## 練習問題 1
下の一覧から、文字列「cell」を含む行をすべて書き出すこと。

もっとも、飛び抜けた天才として名を挙げるには、少しばかり功績や記載が不足気味なのは否めませんが…………それでも、短い活躍時期の中で非凡な才能を見せつけた策略家の一人であることには違いありません。
ブサメン、ハイパーニートと出会う
龐統は見た目がもっさりしていて、全員見た目で「無能」と決めつけて評価する人間がいませんでした。
そんな龐統をは初めて評価したのが、司馬徽(シバキ)、別名・水鏡先生。司馬徽は人物鑑識に優れていると非常に有名なニート隠者であり、先生という名詞からわかる通り、多くの人から慕われていました。
彼は龐統と日が暮れるまで語り合い、「南方のトップエリート」と評価。これにより、龐統はようやく名士として徐々に有名になっていったのです。
さて、この龐統、実は初めの士官先は劉備ではなく、孫権軍の周瑜のもとだったのです。というのも、周瑜が亡くなるとその遺体を故郷に送ったのは龐統という記述があり、さらには周瑜の後継者である魯粛の推薦状を以って劉備に仕官した、とのこと。
そして劉備の第二婦人(!?)へ
さて、そんなこんなで劉備のもとへ流れ着いた龐統ですが、意外にも最初の評価は最悪に近かったようです。
というのも、まず小さな仕事を任されていましたが、まったく成果が上がらなかったとか。これによってその仕事を解雇され、魯粛に「こいつは統治みたいな実務じゃなくてもっと責任の大きな参謀でないと、本領を発揮しませんぜ」と指摘され、さらには最愛の参謀・諸葛亮まで同じようなことを言い始める始末。
そして半信半疑の劉備との面談で非凡さを見せつけて大いに気に入られて、ここでようやく本領発揮となったのです。
ちなみに龐統と語らった後の劉備は、自ら「妻」と例えた諸葛亮に次ぐ、この例えを引用するなら第二婦人のような扱いを受けたとか。
『三国志演義』では、小役人の身分に納得しなかった龐統が仕事をさぼって劉備に激怒され、指摘されると数日で片付けて高い評価を勝ち取った……という流れの話に変えられています。

## 練習問題 2
上の本文のうち、「そんな龐統をは初めて評価した」から「流れの話に変えられています。」に至るまでの全部を一字一句違えずに書き写すこと。

## 記録データ
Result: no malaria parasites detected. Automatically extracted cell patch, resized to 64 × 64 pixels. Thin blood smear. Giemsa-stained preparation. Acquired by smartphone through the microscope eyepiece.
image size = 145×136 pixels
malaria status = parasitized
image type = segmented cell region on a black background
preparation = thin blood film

## 解答 1
Result: no malaria parasites detected. Automatically extracted cell patch, resized to 64 × 64 pixels. Thin blood smear. Giemsa-stained preparation. Acquired by smartphone through the microscope eyepiece.
image type = segmented cell region on a black background

## 解答 2
そんな龐統をは初めて評価したのが、司馬徽(シバキ)、別名・水鏡先生。司馬徽は人物鑑識に優れていると非常に有名なニート隠者であり、先生という名詞からわかる通り、多くの人から慕われていました。
彼は龐統と日が暮れるまで語り合い、「南方のトップエリート」と評価。これにより、龐統はようやく名士として徐々に有名になっていったのです。
さて、この龐統、実は初めの士官先は劉備ではなく、孫権軍の周瑜のもとだったのです。というのも、周瑜が亡くなるとその遺体を故郷に送ったのは龐統という記述があり、さらには周瑜の後継者である魯粛の推薦状を以って劉備に仕官した、とのこと。
そして劉備の第二婦人(!?)へ
さて、そんなこんなで劉備のもとへ流れ着いた龐統ですが、意外にも最初の評価は最悪に近かったようです。
というのも、まず小さな仕事を任されていましたが、まったく成果が上がらなかったとか。これによってその仕事を解雇され、魯粛に「こいつは統治みたいな実務じゃなくてもっと責任の大きな参謀でないと、本領を発揮しませんぜ」と指摘され、さらには最愛の参謀・諸葛亮まで同じようなことを言い始める始末。
そして半信半疑の劉備との面談で非凡さを見せつけて大いに気に入られて、ここでようやく本領発揮となったのです。
ちなみに龐統と語らった後の劉備は、自ら「妻」と例えた諸葛亮に次ぐ、この例えを引用するなら第二婦人のような扱いを受けたとか。
『三国志演義』では、小役人の身分に納得しなかった龐統が仕事をさぼって劉備に激怒され、指摘されると数日で片付けて高い評価を勝ち取った……という流れの話に変えられています。